Notes pour un bilan portant sur la Science-Fiction et sa critique

Sur la Science-Fiction, l'idéologie, la mythologie

Les études portant sur l'idéologie ont connu une heure de gloire jadis, aujourd'hui elles ne semblent plus à la mode. Pourtant, après la déferlante structuraliste et le post-modernisme — qui se présentaient comme les chantres de la “fin des idéologies” — la question du sens d'une œuvre se pose à nouveau. Il devient “politiquement correct” de se poser à nouveau des questions qui relèvent de la signification véhiculée par une œuvre pour un public, et ce de manière d'autant plus soutenable que, dans le cas des genres marqués [1], il s'agit d'une littérature qui fait partie de la “culture de masse”.

Bref rappel

On considérera que la science-fiction est un sous ensemble du domaine de la fiction narrative [2]. Elle se propose d'explorer dans le cadre de fictions romanesques les effets sociaux et psychiques des nouvelles avancées technologiques.

Demande
Extrayez mot pour mot du texte fourni le passage qui commence à « Bref rappel » et se termine à « nouvelles avancées technologiques. ». Les lignes proviennent d'une source différente du texte fourni.

Lignes fournies
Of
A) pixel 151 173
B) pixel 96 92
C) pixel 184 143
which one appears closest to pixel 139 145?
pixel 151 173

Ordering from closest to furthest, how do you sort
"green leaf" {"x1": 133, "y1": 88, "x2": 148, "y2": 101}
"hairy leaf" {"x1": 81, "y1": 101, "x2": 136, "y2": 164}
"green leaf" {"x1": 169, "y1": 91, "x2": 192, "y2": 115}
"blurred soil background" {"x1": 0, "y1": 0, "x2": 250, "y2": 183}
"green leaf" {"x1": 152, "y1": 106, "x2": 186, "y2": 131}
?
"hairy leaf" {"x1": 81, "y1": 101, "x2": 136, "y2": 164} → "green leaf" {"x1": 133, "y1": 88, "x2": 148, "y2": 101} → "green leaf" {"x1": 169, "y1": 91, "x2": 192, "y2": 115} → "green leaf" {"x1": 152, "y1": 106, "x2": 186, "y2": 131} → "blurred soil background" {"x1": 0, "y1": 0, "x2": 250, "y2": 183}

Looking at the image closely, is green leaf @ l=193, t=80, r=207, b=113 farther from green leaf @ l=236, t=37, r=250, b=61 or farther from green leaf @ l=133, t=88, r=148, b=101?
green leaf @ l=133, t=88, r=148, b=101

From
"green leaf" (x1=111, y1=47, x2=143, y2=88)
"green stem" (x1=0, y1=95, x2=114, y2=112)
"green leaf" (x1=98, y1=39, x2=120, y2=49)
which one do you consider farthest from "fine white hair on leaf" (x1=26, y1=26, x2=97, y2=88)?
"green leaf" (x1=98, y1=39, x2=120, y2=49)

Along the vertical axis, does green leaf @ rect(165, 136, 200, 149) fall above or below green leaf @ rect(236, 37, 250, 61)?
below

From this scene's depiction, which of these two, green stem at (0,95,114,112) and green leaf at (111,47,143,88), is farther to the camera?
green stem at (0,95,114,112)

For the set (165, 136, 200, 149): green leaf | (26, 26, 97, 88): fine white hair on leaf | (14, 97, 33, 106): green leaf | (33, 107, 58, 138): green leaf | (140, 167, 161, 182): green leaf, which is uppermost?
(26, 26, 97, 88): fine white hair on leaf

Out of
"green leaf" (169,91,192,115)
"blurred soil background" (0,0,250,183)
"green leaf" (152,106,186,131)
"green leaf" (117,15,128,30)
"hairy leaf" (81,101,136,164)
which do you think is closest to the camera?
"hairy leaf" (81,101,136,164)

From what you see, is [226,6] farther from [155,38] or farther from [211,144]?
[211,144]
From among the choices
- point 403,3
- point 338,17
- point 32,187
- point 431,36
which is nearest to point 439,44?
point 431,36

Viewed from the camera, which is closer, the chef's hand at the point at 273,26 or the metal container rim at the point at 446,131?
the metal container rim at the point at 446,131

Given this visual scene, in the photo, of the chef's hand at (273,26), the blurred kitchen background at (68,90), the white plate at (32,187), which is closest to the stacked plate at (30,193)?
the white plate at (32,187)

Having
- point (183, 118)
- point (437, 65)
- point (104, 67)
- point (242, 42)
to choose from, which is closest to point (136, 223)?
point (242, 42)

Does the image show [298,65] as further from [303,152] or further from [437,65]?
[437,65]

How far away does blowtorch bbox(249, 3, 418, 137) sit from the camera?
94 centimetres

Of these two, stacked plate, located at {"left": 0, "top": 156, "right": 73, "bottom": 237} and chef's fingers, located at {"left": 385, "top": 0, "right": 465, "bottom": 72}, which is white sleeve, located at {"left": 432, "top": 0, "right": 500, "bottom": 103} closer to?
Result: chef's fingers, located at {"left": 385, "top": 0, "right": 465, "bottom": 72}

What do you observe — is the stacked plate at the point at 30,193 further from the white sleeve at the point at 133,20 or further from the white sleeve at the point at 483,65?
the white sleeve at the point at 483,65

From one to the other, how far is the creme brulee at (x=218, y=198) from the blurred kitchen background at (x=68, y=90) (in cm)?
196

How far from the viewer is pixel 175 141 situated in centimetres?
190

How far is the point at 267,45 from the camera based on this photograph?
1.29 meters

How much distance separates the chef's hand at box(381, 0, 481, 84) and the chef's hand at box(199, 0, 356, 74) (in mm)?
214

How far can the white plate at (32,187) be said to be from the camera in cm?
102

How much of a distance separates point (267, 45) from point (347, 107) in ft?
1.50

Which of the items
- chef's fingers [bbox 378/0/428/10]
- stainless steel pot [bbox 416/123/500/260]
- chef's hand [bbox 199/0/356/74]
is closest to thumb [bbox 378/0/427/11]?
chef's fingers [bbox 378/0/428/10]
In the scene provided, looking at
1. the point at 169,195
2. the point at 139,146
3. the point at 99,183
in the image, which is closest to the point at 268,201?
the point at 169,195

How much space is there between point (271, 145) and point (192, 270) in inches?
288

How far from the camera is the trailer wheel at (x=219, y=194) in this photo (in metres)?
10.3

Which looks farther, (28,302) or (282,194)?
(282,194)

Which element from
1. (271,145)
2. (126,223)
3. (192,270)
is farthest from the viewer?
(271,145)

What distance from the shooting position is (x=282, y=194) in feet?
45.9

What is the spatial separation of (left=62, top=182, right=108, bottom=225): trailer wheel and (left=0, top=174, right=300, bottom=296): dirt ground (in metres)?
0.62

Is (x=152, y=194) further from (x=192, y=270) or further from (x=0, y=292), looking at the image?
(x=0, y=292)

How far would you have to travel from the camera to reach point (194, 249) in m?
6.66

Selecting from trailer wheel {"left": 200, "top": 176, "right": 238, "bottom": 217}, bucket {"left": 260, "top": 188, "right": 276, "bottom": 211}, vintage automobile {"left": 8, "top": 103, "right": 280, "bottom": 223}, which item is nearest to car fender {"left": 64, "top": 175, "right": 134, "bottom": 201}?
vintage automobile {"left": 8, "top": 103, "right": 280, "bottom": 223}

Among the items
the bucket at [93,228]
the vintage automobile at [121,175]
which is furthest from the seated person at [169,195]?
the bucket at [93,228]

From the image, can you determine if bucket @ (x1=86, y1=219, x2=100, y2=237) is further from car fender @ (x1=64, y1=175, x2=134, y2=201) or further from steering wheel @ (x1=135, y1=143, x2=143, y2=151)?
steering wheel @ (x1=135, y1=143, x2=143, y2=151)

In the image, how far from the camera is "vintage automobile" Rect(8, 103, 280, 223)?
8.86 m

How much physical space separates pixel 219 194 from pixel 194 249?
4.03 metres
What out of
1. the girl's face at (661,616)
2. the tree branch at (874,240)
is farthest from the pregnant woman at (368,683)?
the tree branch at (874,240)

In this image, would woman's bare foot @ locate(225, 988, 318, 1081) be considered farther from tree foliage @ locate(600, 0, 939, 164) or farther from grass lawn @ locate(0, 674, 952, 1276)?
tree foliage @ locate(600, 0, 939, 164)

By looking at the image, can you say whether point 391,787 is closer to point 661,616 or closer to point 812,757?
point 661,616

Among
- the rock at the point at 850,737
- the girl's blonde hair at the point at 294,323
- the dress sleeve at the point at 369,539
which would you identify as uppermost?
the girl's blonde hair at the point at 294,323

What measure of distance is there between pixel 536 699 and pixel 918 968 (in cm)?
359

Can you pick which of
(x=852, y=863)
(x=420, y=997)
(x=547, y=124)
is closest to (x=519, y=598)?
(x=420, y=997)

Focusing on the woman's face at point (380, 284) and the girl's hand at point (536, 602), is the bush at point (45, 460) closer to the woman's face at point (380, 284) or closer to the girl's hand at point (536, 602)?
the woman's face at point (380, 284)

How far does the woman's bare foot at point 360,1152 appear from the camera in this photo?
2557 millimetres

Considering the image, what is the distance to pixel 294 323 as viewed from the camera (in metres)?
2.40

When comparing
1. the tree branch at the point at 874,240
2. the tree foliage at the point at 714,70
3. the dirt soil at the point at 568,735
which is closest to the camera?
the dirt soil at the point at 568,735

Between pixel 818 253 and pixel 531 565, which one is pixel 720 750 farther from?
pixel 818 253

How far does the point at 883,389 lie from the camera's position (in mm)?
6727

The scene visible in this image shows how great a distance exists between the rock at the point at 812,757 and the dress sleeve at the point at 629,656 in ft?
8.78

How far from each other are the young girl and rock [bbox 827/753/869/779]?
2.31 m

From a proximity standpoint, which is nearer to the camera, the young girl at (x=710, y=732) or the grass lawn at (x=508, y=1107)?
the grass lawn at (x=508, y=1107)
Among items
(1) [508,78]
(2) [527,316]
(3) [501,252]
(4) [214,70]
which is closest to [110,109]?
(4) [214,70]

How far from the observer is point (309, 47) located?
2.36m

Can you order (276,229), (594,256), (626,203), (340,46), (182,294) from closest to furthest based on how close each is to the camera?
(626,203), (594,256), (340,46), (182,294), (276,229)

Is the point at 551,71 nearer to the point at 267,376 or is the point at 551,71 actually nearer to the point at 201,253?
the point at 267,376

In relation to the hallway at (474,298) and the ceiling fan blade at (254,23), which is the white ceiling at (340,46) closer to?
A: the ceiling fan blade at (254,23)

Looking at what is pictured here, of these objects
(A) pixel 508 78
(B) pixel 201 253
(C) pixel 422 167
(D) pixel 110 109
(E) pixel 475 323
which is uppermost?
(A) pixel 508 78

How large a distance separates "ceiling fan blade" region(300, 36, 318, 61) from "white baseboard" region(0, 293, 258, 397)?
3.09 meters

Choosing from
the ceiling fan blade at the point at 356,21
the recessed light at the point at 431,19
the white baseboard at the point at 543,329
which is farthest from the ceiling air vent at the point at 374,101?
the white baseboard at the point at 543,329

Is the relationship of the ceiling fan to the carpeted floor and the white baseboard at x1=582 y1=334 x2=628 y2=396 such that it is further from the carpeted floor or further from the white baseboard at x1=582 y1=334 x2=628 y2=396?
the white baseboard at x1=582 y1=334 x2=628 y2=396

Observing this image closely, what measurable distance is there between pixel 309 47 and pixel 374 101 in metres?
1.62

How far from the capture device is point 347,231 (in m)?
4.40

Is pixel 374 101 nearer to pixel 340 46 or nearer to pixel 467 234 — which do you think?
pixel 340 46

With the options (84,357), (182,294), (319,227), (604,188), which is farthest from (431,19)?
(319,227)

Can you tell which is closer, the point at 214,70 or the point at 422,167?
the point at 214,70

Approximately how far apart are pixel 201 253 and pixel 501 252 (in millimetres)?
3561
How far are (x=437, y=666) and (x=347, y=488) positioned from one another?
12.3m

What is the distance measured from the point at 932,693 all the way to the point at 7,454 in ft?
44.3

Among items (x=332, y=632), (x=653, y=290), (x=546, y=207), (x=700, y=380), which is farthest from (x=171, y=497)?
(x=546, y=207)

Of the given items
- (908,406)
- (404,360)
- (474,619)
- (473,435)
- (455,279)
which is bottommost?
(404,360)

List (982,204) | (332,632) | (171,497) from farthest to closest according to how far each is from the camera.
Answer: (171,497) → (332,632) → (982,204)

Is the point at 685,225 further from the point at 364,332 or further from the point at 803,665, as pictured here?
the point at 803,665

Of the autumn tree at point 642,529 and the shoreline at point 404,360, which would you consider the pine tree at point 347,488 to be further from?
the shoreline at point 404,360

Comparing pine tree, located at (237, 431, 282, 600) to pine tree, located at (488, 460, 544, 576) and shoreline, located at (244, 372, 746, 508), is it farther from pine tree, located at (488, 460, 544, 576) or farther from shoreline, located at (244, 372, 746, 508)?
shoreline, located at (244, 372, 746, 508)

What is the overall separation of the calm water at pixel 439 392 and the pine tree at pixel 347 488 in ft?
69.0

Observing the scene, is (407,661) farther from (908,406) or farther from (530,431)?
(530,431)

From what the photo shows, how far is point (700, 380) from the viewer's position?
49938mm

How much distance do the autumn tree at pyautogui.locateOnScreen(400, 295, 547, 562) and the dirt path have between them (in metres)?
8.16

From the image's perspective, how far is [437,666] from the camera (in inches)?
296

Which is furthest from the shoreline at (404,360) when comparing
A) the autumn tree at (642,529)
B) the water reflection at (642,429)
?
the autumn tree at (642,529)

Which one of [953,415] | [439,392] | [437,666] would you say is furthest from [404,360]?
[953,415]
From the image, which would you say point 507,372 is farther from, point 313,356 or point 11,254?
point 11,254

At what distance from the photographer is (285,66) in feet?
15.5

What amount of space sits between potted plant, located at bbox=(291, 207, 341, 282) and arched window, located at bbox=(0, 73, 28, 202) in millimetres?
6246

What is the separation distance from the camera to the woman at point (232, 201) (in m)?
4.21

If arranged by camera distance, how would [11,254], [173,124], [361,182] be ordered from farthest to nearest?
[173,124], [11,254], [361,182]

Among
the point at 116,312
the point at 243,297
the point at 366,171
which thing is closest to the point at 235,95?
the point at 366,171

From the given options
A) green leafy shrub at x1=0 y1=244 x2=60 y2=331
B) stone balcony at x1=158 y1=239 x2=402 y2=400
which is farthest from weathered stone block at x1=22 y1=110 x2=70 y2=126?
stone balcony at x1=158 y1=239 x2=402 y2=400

Résultat
Bref rappel

On considérera que la science-fiction est un sous ensemble du domaine de la fiction narrative [2]. Elle se propose d'explorer dans le cadre de fictions romanesques les effets sociaux et psychiques des nouvelles avancées technologiques.